Atualizado em 12 de abril de 2026 às 22:28
Vista aérea do Estreito de Ormuz. Foto: reprodução

O preço do petróleo disparou no mercado internacional neste domingo (12), após o fracasso das negociações de paz entre Irã e Estados Unidos e novas ameaças sobre o Estreito de Ormuz. Por volta das 19h, o Brent subia 6,80%, cotado a US$ 101,93 o barril, enquanto o WTI avançava 7,98%, chegando a US$ 104,27.

A escalada no mercado ganhou força depois que representantes dos dois países se reuniram em Islamabad, no Paquistão, para tentar um acordo. As conversas, classificadas como de “alto nível”, duraram cerca de 21 horas, mas terminaram sem consenso.

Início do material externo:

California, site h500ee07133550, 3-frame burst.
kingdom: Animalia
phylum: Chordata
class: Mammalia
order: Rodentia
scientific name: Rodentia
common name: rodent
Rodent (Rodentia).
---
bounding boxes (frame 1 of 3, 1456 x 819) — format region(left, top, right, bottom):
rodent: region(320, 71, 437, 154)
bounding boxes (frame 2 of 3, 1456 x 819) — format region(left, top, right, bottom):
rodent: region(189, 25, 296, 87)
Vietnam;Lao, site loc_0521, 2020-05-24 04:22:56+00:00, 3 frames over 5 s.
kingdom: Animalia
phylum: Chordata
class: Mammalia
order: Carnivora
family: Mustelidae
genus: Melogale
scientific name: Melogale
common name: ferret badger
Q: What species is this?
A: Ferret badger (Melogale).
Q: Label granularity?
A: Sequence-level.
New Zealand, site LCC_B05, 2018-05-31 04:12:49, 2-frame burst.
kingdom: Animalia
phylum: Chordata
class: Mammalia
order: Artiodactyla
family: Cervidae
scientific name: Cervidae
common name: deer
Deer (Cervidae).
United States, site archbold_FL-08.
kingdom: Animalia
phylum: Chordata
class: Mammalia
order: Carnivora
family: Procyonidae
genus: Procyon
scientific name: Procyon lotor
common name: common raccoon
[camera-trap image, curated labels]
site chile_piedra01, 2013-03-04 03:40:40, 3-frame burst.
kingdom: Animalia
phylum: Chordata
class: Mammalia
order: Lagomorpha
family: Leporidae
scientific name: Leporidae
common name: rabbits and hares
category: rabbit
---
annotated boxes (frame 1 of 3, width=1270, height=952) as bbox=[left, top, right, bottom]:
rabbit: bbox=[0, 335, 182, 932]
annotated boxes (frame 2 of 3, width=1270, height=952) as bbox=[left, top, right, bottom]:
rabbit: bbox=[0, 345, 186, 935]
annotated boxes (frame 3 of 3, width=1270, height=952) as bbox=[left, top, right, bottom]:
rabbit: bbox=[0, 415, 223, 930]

Ao deixar o país, o vice-presidente dos EUA, JD Vance, afirmou que o impasse ocorreu após o Irã rejeitar os termos americanos para não desenvolver armas nucleares. Segundo ele, Washington exige garantias claras de que Teerã não terá capacidade de produzir esse tipo de armamento.

Após o fracasso diplomático, o presidente Donald Trump elevou o tom e afirmou nas redes sociais que pretende iniciar um bloqueio total ao Estreito de Ormuz. A medida inclui interceptar navios comerciais, inclusive em águas internacionais, que paguem taxas ao governo iraniano para circular na região.

Navio no Estreito de Ormuz. Foto: Reprodução

Na prática, a ação busca interromper cerca de 2 milhões de barris de petróleo iraniano que ainda passam pelo estreito, pressionando a economia do país. O reflexo já apareceu no mercado, com redução no fluxo de embarcações e alta no preço da commodity.

Desde o início do conflito, em 28 de fevereiro, o tráfego no Estreito de Ormuz caiu drasticamente. De cerca de 135 travessias diárias em períodos normais, o número passou a ficar na casa de um dígito na maioria dos dias, mesmo após um cessar-fogo temporário recente.

Sofia Carnavalli
Sofia Carnavalli é jornalista formada pela Cásper Líbero e colaboradora do DCM desde 2024.